With this news, being somewhat comforted, he ventured to pass from
that isle towards Carthage. Sextilius, a Roman, was then governor
in Africa; one that had never received either any injury or any kindness
from Marius; but who from compassion, it was hoped, might lend him
some help. But he was scarce got ashore with a small retinue when
an officer met him, and said, "Sextilius, the governor, forbids you,
Marius, to set foot in Africa; if you do, he says he will put the
decree of the senate in execution, and treat you as an enemy to the
Romans." When Marius heard this, he wanted words to express his grief
and resentment, and for a good while held his peace, looking sternly
upon the messenger, who asked him what he should say, or what answer
he should return to the governor? Marius answered him with a deep
sigh: "Go tell him that you have seen Caius Marius sitting in exile
among the ruins of Carthage;" appositely applying the example of the
fortune of that city to the change of his own condition.

In the interim, Hiempsal, King of Numidia, dubious of what he should
determine to do, treated young Marius and those that were with him
very honourably; but when they had a mind to depart, he still had
some pretence or other to detain them, and it was manifest he made
these delays upon no good design. However, there happened an accident
that made well for their preservation. The hard fortune which attended
young Marius, who was of a comely aspect, touched one of the king's
concubines, and this pity of hers was the beginning and occasion of
love for him. At first he declined the woman's solicitations, but
when he perceived that there was no other way of escaping, and that
her offers were more serious than for the gratification of intemperate
passion, he accepted her kindness, and she finding means to convey
them away, he escaped with his friends and fled to his father. As
soon as they had saluted each other, and were going by the seaside,
they saw some scorpions fighting, which Marius took for an ill omen,
whereupon they immediately went on board a little fisher-boat, and
made towards Cercinas, an island not far distant from the continent.
They had scarce put off from shore when they espied some horse, sent
after them by the king, with all speed making towards that very place
from which they were just retired. And Marius thus escaped a danger,
it might be said, as great as any he ever incurred. 

At Rome news came that Sylla was engaged with Mithridates's generals
in Boeotia; the consuls, from factious opposition, were fallen to
downright fighting, wherein Octavius prevailing, drove Cinna out of
the city for attempting despotic government, and made Cornelius Merula
consul in his stead; while Cinna, raising forces in other parts of
Italy, carried the war against them. As soon as Marius heard of this
he resolved, with all expedition, to put to sea again, and taking
with him from Africa some Mauritanian horse, and a few of the refugees
out of Italy, all together not above one thousand, he, with this handful,
began his voyage. Arriving at Telamon, in Etruria, and coming ashore,
he proclaimed freedom for the slaves; and many of the countrymen,
also, and shepherds thereabouts, who were already freemen, at the
hearing his name, flocked to him to the seaside. He persuaded the
youngest and strongest to join him, and in a small time got together
a competent force with which he filled forty ships. Knowing Octavius
to be a good man and willing to execute his office with the greatest
justice imaginable, and Cinna to be suspected by Sylla, and in actual
warfare against the established government, he determined to join
himself and his forces with the latter. He therefore sent a message
to him, to let him know that he was ready to obey him as consul.

» **DATA SHOWN**

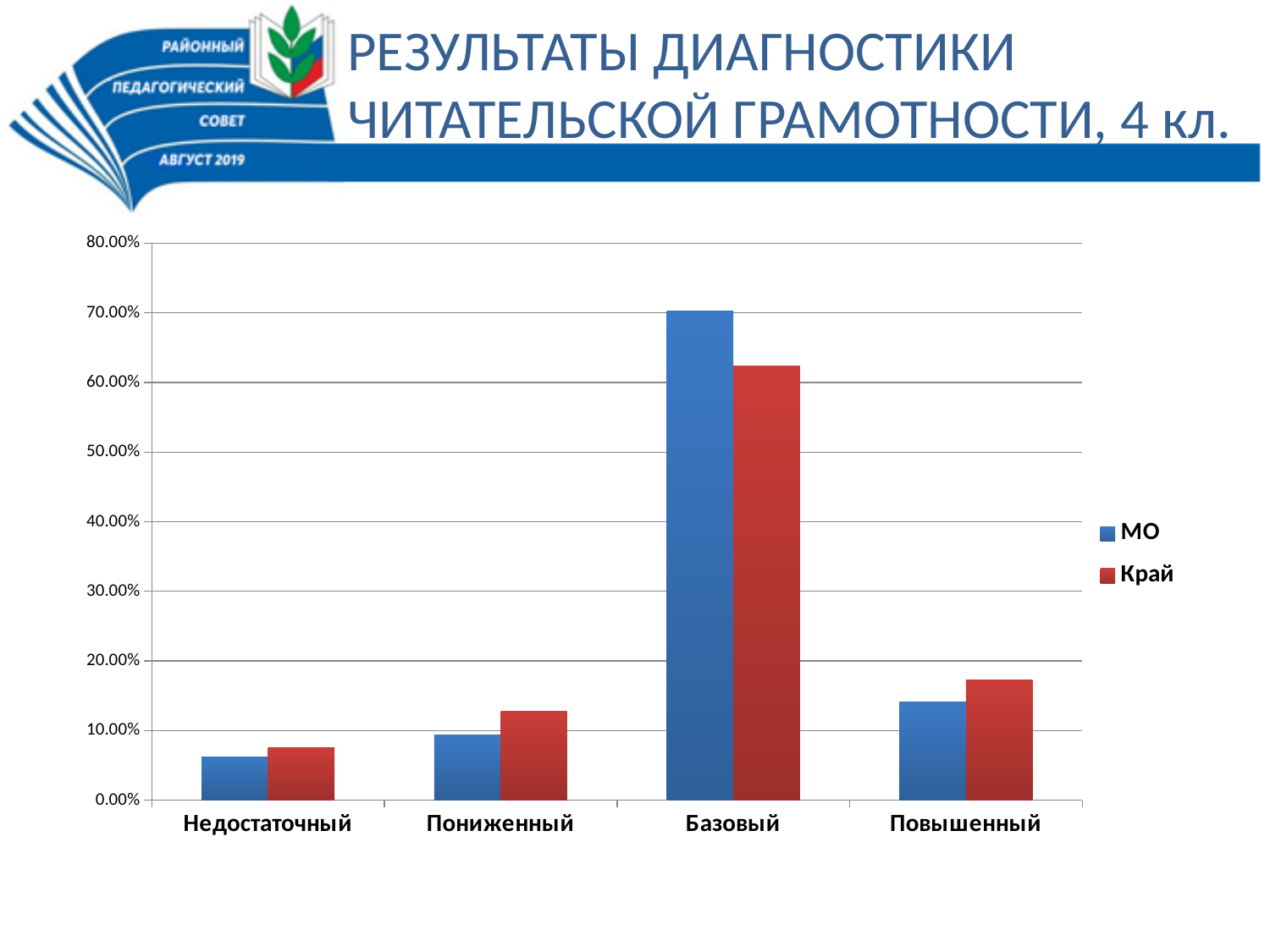
Which category has the highest value for the МО series? Базовый Which series is shown in red in the legend? Край Which category has the lowest value for the Край series? Недостаточный Is the Край value for Базовый greater or less than 70.00%? less How many categories are shown on the x axis? 4 Is the МО value for Пониженный greater or less than 10.00%? less How many series does the legend list? 2 What kind of chart is shown on the slide? bar chart Is the Край value for Повышенный greater or less than 20.00%? less For the Повышенный category, which series has the larger value, МО or Край? Край For the Базовый category, which series has the larger value, МО or Край? МО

» **TASK REQUIREMENTS**
Write out, word for word, the stretch of the passage about Marius from "They had scarce" through "he ever incurred.". The data has nothing to do with the passage about Marius.

» **ANSWER FOR THE TASK**
They had scarce put off from shore when they espied some horse, sent
after them by the king, with all speed making towards that very place
from which they were just retired. And Marius thus escaped a danger,
it might be said, as great as any he ever incurred.